Er genoß den Augenblick und stand eine Weile einfach nur da. Ich
zog einzelne Fasern aus dem Knäuel und sah die Spuren entlang, die
sich von den Füßen des Mädchens Richtung Hütte hinzogen
und sich nach dorthin verwischten. An manchen Stellen waren die Spuren
unterbrochen, oder sie rissen aus, seitlich. Ihr Tuch hing in der Wurzel
fest. Das eine Ende folgte dem Wasser, und das andere klammerte sich an
das Holz. Der Stoff nahm die Farbe des Lehms an. Er zog sie nach vorne,
stellte sie vor sich hin und spannte eine Hand um ihren Nacken.
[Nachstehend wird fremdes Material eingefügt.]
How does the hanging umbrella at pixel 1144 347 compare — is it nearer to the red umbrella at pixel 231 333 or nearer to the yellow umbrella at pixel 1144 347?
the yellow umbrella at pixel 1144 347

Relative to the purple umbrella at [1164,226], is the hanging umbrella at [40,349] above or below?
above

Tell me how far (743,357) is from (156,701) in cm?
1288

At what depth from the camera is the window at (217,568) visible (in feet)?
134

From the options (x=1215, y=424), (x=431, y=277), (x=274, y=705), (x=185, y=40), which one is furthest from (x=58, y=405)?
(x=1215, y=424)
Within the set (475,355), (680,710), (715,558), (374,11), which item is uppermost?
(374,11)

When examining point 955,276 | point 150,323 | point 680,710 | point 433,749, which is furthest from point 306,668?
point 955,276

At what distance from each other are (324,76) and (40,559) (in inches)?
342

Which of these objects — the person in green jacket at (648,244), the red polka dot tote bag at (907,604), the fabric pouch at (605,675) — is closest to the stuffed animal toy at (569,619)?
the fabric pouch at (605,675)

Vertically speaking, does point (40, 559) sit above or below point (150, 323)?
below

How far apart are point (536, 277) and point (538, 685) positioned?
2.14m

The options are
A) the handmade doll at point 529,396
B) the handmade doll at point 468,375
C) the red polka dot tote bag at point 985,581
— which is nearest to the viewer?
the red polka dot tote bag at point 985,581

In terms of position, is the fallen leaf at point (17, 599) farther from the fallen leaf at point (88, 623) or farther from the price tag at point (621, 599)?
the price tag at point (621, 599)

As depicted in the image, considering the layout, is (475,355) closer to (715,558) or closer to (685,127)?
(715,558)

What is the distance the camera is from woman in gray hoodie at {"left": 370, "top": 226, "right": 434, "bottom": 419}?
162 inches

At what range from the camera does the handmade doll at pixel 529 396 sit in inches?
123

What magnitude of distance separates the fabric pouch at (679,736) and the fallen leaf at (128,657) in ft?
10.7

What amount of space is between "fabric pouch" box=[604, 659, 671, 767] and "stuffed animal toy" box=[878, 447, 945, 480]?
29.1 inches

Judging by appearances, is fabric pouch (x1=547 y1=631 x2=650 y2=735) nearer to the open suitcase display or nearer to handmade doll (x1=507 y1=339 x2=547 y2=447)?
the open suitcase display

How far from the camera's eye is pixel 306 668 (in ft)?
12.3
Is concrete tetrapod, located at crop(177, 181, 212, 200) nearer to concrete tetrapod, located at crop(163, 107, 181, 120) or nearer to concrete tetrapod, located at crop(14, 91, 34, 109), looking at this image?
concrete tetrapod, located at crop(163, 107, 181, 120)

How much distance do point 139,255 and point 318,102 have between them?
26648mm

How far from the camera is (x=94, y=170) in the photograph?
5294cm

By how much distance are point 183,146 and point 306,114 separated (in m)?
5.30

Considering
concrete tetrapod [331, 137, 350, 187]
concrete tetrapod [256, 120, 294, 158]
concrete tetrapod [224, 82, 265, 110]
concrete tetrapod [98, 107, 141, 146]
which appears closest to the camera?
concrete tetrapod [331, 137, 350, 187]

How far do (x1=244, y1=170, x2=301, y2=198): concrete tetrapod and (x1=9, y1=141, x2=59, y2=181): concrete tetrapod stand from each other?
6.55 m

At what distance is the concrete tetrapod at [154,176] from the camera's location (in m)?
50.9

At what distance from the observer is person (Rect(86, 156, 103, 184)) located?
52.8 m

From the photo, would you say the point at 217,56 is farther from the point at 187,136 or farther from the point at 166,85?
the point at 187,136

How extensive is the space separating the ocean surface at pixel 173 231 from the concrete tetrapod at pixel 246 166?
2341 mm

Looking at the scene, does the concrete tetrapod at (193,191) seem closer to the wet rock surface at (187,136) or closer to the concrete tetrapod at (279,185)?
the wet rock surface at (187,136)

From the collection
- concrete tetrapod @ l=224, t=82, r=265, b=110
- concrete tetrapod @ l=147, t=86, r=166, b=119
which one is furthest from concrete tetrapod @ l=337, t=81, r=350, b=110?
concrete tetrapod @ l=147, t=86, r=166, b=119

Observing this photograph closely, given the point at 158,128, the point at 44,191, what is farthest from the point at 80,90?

Seine
Finger legten sich über ihr Schlüsselbein. Ihre Fußspitzen
zeigten nach innen, und ihre Knie stießen aneinander. Die Kniescheiben
hoben sich weich und rund ab und zitterten leicht, unter dem Stoff ihres
Kleides. Der Schlamm gab ihrer Haut eine schmutzige Farbe. Die Zehennägel
waren lackiert. Durch die Spalten zwischen den Zehen quoll der Lehm und
legte sich über den Fußrücken, um vom Regen wieder zurückgespült
zu werden. Der Anführer trat einen Schritt nach vorne und schob sie
auf uns zu. Ich vermied den offenen Blick, schielte sie aus den Augenwinkeln
heraus an. Sie trug ein erdfarbenes, einfaches Kleid aus grobem Stoff.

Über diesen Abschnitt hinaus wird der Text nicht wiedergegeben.